Stated task: Please copy the data below verbatim, starting at the line that contains "Of [26,33], [96,51], [186,8], [145,53], what" (including that line) and ending at the last line of the data.
** begin Entries supplied **
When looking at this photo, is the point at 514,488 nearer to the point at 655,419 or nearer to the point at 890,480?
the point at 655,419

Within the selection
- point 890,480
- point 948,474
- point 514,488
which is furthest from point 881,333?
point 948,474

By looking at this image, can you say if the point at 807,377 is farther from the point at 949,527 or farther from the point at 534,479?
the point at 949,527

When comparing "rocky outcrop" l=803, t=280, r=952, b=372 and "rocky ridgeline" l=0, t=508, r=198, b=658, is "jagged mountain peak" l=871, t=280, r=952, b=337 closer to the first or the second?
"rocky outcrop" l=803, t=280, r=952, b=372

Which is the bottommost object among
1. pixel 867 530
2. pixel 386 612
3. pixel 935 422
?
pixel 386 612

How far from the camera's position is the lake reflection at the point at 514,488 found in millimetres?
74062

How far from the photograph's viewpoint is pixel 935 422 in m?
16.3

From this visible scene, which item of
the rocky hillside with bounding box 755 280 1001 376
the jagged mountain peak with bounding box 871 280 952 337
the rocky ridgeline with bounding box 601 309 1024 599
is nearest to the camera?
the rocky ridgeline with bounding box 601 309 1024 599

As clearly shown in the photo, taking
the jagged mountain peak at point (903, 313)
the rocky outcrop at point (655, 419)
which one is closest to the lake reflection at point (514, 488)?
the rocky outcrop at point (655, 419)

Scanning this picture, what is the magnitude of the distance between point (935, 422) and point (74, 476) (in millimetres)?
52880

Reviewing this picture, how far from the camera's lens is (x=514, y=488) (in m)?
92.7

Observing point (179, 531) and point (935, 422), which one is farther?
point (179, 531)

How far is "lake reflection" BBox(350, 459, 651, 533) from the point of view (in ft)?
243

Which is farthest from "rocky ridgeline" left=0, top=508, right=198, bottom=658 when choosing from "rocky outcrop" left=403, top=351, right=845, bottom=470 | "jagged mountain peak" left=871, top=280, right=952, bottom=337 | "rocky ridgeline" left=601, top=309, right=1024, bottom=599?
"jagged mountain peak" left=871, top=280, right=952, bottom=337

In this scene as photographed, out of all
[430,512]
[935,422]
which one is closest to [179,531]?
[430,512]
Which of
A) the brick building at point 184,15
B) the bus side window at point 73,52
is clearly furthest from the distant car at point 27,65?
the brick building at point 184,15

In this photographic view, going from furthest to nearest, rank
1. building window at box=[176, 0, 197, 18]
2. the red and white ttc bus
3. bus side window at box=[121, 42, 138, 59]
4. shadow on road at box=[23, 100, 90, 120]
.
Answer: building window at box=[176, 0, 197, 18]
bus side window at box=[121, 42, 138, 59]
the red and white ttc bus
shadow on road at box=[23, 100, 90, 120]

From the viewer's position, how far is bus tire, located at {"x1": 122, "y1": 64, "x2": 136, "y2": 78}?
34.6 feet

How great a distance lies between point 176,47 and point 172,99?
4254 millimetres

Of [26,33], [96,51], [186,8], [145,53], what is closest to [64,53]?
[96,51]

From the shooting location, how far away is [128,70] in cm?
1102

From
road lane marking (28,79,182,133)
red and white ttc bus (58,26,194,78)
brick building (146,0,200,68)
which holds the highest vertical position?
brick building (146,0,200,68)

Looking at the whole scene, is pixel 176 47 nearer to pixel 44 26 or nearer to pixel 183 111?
** end Entries supplied **
Reply:
Of [26,33], [96,51], [186,8], [145,53], what is closest to [64,53]?
[96,51]

From the shooting location, how far away is [128,70] in cm?
1102

From
road lane marking (28,79,182,133)
red and white ttc bus (58,26,194,78)
brick building (146,0,200,68)
which holds the highest vertical position?
brick building (146,0,200,68)

Looking at the whole scene, is pixel 176 47 nearer to pixel 44 26 or nearer to pixel 183 111?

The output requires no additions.